**Short problem 1:** Copy out the lines of the records from the line containing "At what distance in" through the line containing "Looking at this captured", keeping them exactly as they are.
───── Page
Integrity in research and publication became institutionalized at the bench and mandated in government agency. Peer review became formalized, double blind, then open and less formal with a variety of semi-automated processes. Publishing became highly manipulated and profitable for some (See Buranyi 2017). Others, especially university librarians and their institutions, became pushed to the brink of economic instability as subscription charges increased to unsustainable levels. Multi-media further “complexified” scientific communication making a variety of simultaneous reporting forms possible with digital dissemination either before, during, or after peer-reviewed journal publication occurred, forcing a reassessment of who should be responsible for what and a guess about how often the same research results have been published—and whether the results ever have been revised. The relatively simple act of citing a seminal journal article has become a major task to verify which version at which journal or archive is the defining work.
──────────
**Short problem 2:** According to the passage on research publishing, why were university librarians and their institutions pushed to the brink of economic instability?
───── Data section
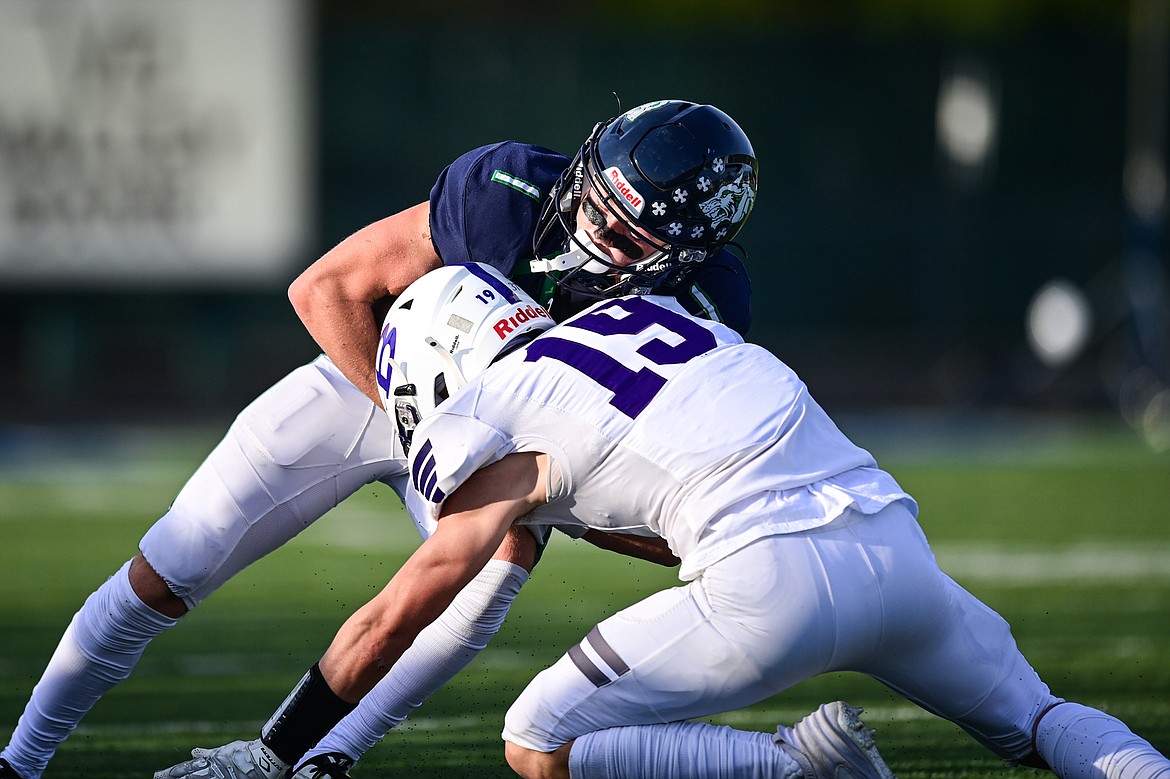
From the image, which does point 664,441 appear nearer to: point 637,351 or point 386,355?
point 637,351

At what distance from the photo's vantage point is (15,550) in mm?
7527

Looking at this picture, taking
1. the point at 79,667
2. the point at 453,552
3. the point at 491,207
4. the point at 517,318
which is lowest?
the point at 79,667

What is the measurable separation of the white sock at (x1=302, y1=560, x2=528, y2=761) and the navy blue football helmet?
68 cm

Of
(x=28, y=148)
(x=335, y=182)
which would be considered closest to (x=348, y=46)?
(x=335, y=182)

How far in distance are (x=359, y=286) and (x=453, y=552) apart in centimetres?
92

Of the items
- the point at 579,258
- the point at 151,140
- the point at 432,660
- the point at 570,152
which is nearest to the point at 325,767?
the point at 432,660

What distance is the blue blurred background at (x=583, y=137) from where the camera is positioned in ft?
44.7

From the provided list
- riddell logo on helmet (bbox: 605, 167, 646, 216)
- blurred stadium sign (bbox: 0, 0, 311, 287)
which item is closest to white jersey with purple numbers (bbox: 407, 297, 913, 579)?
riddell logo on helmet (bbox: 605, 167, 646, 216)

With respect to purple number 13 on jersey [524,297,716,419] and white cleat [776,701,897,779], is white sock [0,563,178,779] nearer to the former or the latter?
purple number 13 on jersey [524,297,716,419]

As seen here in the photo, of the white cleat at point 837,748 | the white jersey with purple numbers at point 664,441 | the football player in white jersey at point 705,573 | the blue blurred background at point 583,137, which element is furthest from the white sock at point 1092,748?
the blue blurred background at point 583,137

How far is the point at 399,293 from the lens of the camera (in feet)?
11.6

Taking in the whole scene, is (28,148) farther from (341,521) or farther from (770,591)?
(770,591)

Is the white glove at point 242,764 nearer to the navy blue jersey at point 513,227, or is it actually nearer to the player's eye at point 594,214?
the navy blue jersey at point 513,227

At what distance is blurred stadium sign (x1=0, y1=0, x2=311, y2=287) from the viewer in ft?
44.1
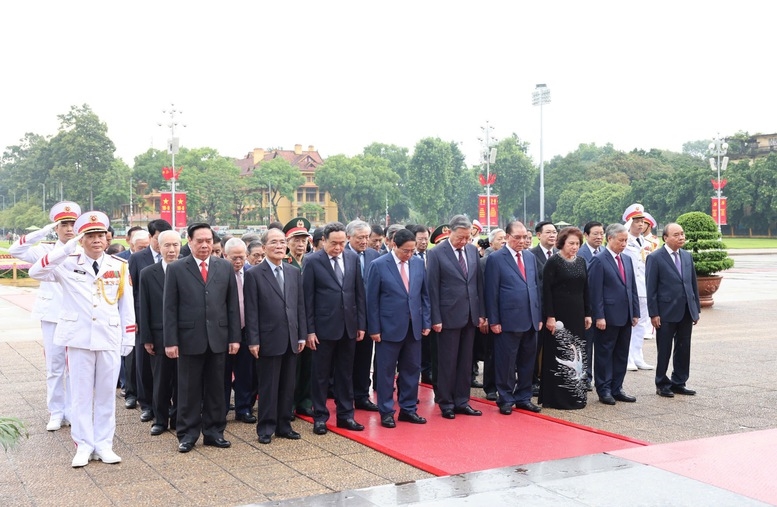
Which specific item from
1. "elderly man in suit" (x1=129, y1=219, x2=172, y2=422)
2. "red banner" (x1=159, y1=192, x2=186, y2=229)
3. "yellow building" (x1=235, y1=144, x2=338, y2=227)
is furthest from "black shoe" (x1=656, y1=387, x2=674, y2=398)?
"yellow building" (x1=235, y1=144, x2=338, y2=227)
──────────
───── Data section
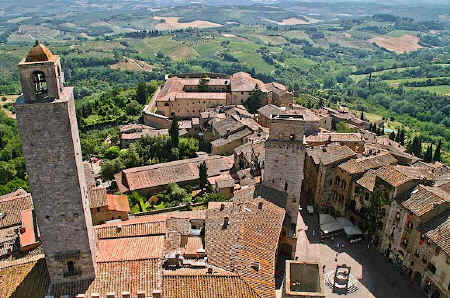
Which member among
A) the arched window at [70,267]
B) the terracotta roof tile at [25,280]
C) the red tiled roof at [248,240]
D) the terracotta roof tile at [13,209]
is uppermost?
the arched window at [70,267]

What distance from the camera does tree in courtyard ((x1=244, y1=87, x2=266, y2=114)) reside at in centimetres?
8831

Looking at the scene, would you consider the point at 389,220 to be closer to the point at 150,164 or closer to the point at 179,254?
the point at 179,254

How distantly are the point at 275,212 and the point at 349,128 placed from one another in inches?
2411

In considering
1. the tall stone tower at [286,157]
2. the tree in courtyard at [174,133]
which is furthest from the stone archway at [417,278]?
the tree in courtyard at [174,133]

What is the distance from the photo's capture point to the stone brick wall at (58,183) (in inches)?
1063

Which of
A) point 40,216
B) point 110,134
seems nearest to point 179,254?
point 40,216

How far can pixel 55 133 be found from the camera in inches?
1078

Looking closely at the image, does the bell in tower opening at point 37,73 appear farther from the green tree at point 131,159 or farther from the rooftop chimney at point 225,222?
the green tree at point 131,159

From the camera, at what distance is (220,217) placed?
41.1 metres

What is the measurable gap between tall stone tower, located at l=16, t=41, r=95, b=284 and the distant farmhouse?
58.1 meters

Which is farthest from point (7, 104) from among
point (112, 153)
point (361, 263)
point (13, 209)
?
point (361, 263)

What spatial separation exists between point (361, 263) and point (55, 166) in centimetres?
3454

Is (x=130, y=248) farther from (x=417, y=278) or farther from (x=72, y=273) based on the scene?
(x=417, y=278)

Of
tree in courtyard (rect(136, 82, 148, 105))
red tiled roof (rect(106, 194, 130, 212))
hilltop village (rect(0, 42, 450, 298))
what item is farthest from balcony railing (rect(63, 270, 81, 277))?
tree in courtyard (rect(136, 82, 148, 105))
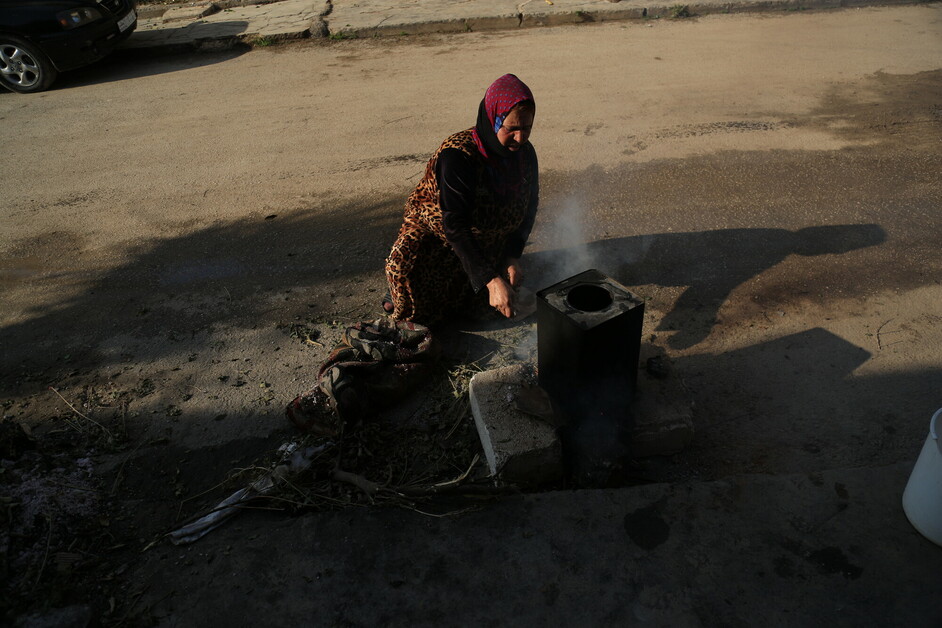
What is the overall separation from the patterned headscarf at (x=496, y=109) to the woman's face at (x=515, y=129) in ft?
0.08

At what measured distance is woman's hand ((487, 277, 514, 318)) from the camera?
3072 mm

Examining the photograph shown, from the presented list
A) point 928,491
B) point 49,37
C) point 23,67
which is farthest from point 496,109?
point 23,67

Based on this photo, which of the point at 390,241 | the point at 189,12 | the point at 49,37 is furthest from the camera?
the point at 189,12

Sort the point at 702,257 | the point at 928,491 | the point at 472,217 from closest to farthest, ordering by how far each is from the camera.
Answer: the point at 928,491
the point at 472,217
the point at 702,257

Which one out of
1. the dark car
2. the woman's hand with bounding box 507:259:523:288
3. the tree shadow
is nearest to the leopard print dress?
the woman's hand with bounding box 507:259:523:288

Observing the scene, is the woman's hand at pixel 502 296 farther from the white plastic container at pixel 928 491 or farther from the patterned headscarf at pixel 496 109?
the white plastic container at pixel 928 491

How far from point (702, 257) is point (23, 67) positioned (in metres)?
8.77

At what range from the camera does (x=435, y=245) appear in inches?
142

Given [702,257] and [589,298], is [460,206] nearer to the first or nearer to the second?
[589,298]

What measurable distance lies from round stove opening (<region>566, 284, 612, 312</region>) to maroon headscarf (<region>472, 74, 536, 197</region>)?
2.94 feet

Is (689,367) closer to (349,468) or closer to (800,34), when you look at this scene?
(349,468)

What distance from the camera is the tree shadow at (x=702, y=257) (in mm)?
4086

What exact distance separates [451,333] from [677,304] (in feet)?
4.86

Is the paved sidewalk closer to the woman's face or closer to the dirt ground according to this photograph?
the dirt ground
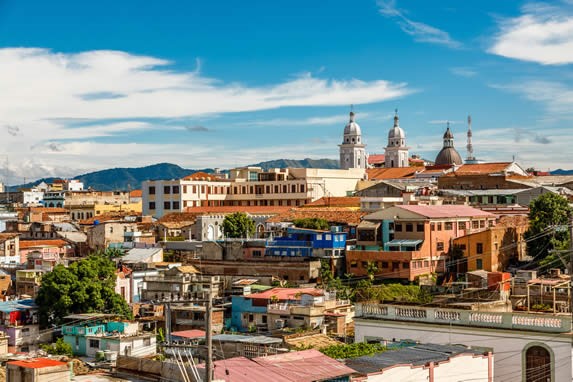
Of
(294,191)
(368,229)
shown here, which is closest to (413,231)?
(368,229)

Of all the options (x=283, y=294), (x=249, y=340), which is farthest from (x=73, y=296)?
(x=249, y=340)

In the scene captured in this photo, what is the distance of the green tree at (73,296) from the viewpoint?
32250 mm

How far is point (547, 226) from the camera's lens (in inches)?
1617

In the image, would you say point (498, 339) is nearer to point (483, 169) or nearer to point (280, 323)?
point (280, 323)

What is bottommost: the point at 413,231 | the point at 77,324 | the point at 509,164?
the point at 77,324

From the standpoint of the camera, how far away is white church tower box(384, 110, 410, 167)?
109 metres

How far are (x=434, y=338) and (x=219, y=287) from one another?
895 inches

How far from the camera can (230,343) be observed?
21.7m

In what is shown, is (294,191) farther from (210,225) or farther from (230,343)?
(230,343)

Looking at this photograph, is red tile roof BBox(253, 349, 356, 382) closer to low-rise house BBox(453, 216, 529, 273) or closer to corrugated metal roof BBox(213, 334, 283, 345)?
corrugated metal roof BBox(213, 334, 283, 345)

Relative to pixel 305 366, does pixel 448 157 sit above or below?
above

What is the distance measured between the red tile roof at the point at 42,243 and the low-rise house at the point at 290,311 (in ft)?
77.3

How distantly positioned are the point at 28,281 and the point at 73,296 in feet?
──────────
───── Data section
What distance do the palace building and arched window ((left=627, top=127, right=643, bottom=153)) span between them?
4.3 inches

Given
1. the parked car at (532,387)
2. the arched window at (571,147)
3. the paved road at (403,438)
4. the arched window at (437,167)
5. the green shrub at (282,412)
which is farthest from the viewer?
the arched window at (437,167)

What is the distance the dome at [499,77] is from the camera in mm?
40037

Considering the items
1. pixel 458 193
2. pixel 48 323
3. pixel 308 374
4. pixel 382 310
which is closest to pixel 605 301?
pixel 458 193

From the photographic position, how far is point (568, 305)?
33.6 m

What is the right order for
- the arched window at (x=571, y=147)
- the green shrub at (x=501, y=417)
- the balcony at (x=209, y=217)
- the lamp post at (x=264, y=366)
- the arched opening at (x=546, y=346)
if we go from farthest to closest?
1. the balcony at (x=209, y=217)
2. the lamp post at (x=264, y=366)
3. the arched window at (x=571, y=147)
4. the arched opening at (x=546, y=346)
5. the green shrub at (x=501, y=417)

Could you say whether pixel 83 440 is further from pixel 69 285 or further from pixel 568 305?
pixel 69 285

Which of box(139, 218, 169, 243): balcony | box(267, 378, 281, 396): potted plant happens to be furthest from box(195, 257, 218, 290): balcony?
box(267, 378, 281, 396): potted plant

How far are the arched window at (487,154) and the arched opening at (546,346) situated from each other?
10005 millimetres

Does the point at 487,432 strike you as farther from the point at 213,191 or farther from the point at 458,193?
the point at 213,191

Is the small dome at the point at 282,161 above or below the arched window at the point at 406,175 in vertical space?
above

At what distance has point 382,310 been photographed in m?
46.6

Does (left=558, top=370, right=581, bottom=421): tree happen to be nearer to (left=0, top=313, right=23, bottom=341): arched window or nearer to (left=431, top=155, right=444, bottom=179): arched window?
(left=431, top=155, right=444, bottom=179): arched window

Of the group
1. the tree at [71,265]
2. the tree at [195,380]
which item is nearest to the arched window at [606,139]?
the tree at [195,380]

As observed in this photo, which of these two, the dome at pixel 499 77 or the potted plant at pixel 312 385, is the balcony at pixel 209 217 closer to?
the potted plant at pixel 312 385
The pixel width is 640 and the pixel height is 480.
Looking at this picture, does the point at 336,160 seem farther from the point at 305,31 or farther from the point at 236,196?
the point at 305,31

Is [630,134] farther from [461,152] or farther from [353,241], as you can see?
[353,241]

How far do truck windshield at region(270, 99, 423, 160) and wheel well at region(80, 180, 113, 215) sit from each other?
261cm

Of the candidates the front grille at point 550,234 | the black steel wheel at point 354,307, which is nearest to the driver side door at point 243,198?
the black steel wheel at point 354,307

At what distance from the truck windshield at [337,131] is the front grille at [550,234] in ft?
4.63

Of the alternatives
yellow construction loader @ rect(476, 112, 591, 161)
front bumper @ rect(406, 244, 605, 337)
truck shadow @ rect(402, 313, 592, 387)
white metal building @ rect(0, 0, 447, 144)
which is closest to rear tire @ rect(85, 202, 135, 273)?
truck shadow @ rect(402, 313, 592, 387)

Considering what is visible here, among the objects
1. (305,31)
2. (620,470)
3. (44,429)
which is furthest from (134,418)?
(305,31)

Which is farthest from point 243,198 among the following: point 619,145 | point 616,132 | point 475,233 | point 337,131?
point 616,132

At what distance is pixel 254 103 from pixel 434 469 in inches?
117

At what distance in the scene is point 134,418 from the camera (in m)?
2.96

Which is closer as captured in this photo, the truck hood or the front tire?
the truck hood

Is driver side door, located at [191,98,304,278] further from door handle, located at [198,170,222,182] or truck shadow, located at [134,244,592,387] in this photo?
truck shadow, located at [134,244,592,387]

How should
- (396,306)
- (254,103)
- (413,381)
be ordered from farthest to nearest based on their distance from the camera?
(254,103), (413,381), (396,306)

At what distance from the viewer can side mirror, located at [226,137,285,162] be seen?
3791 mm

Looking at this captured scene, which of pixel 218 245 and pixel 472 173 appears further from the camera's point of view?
──────────
**Response 1:**
At what distance in the scene is point 134,418 from the camera (in m)?
2.96

Which is closer as captured in this photo, the truck hood or the front tire?
the truck hood

Is driver side door, located at [191,98,304,278] further from door handle, located at [198,170,222,182] or truck shadow, located at [134,244,592,387] in this photo?
truck shadow, located at [134,244,592,387]

How should
- (396,306)
- (254,103)
- (413,381)
be ordered from farthest to nearest based on their distance from the camera?
(254,103), (413,381), (396,306)

At what distance from the viewer can side mirror, located at [226,137,285,162] be seen?
3791 mm

Looking at this captured scene, which of pixel 218 245 and pixel 472 173 appears further from the camera's point of view?

**Response 2:** They were pushed to the brink of economic instability because subscription charges increased to unsustainable levels.